Perhaps instead of requiring all Canadians to have a passport to enter the United States, we could have some kind of timed trial to successfully navigate the 3D maze of your own fingerprint. It would be both fun for the whole family and secure. Of course Elsie Wayne would probably have something to say about this, as seniors would definitely be at a disadvantage when it comes to speed and agility whilst navigating a giant 3D replica of their fingerprint. Wait a minute, maybe they would have an advantage, as by the time they get as old as Elsie, they have probably worn off most of their prints, and the walls would be really short, and they could just look over them and see the ending - probably drive right over them with those little electric powered scooter/chairs they're always driving around.
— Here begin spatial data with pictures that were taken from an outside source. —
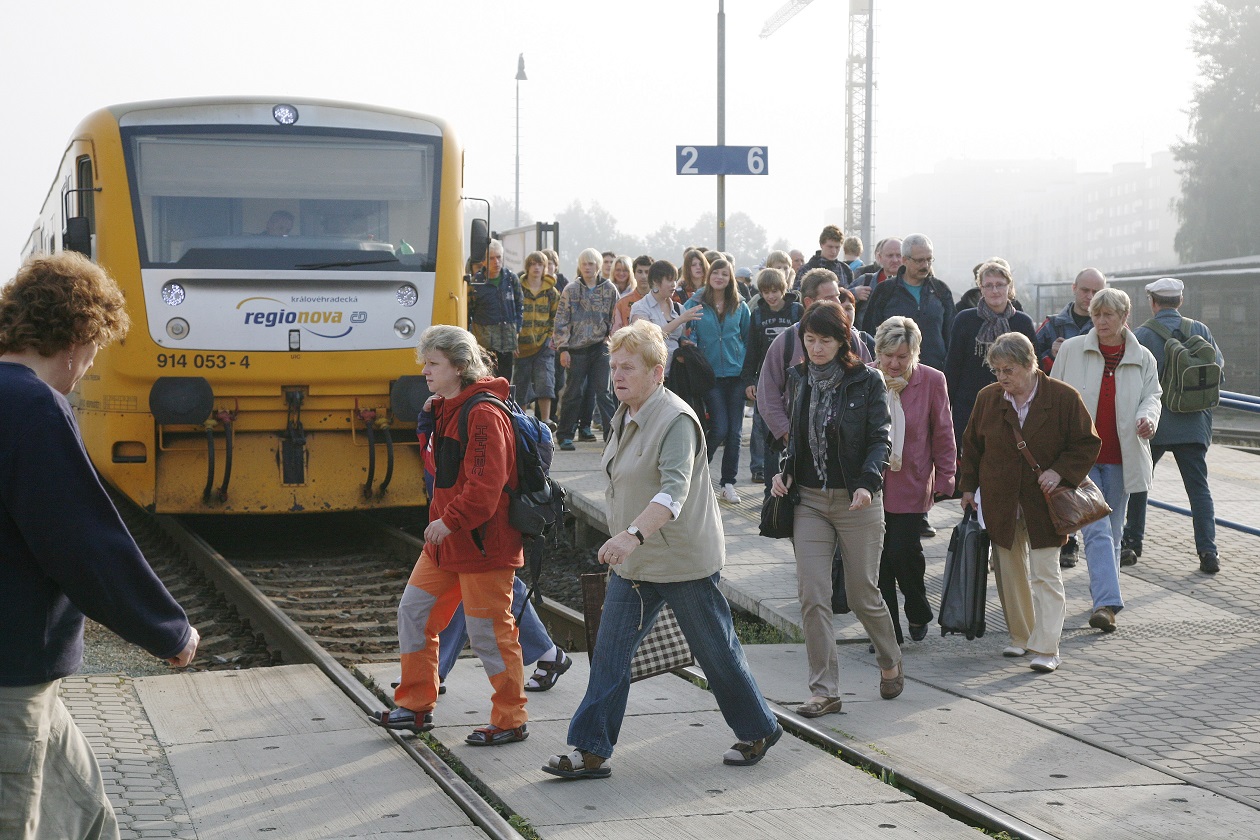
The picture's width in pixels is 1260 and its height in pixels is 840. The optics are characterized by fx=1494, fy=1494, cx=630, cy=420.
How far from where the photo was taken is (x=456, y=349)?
18.5 ft

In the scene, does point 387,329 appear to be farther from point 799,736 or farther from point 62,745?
point 62,745

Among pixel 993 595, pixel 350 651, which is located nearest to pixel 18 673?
pixel 350 651

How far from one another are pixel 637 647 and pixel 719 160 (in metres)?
9.80

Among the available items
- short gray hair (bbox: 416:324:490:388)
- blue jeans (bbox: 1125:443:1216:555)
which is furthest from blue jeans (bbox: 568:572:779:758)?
blue jeans (bbox: 1125:443:1216:555)

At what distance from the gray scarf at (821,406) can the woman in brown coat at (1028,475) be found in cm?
131

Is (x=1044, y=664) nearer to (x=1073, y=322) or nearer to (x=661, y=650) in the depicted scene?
(x=661, y=650)

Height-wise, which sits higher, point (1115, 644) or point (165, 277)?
point (165, 277)

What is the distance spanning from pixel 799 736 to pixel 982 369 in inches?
177

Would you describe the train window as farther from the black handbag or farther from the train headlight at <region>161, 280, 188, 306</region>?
the black handbag

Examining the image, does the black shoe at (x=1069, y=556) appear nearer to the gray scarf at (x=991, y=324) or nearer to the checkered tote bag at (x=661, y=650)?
the gray scarf at (x=991, y=324)

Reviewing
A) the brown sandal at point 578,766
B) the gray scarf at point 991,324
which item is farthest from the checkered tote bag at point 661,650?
the gray scarf at point 991,324

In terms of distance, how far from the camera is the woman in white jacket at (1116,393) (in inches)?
332

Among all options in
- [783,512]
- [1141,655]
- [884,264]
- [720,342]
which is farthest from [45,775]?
[720,342]

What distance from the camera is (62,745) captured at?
10.5 ft
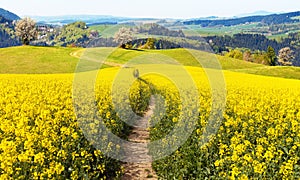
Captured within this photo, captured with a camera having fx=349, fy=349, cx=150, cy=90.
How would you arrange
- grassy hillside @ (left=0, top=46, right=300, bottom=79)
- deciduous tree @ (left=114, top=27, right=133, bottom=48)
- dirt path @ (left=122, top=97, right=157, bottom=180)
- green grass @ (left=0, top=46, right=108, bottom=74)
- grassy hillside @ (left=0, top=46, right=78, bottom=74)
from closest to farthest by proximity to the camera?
dirt path @ (left=122, top=97, right=157, bottom=180)
grassy hillside @ (left=0, top=46, right=300, bottom=79)
green grass @ (left=0, top=46, right=108, bottom=74)
grassy hillside @ (left=0, top=46, right=78, bottom=74)
deciduous tree @ (left=114, top=27, right=133, bottom=48)

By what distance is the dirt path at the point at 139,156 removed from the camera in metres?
11.8

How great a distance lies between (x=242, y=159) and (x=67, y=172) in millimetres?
3832

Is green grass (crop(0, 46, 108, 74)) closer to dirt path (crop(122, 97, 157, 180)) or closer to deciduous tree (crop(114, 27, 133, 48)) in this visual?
deciduous tree (crop(114, 27, 133, 48))

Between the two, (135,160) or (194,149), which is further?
(135,160)

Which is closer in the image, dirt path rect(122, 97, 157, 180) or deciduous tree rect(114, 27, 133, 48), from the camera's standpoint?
dirt path rect(122, 97, 157, 180)

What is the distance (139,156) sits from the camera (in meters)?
13.7

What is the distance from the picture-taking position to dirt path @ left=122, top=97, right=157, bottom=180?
11805 mm

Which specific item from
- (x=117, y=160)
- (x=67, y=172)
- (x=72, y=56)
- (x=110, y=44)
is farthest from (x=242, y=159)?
(x=110, y=44)

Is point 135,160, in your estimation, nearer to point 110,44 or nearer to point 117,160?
point 117,160

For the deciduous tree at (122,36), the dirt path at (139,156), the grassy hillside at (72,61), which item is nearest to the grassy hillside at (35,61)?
the grassy hillside at (72,61)

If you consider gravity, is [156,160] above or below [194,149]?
below

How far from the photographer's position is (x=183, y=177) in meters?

That doesn't sound fair at all, and it would be better for Canada if they just stayed home and spent some of that money they all have socked away right here in Canada, rather than dumping it all over the golf courses in Florida and Arizona or where ever it is the hip seniors are wintering these days. Maybe rather than working for faceless corporations like McDonald's or WalMart they could pursue some kind of volunteer work that actually makes a difference to the communities in which they live. Now I know you're probably thinking that I am being a little tough on the seniors, and that they didn't spend all their lives working to retire and work for free. You may have a point. You may not. Think of the state of our society these days, it is mad (and my friend Chairman Don likes to point this out as often as he can). I thus far whole heartedly concur with all the Chairman's observations, and got to thinking ... whose fault is this mess anyway? All those seniors who have spent the last forty plus years ceaselessly toiling for the man, sweating to advance the capitalist, me-first agenda of the corporations and capitalist robber-barons who have plundered our society expressly for the benefit of "the shareholder" and "the CEO". From what I can tell, with a few

notable exceptions
, they did it without thinking about it, or questioning what exactly it is/was they were participating in. So long as they made it to church most Sundays and begged forgiveness from their god,

what they did the other six days a week was all hunky dory.

Rock on and good luck in the maze of your worn down 3D fingerprints seniors. Oh and thanks for the mess.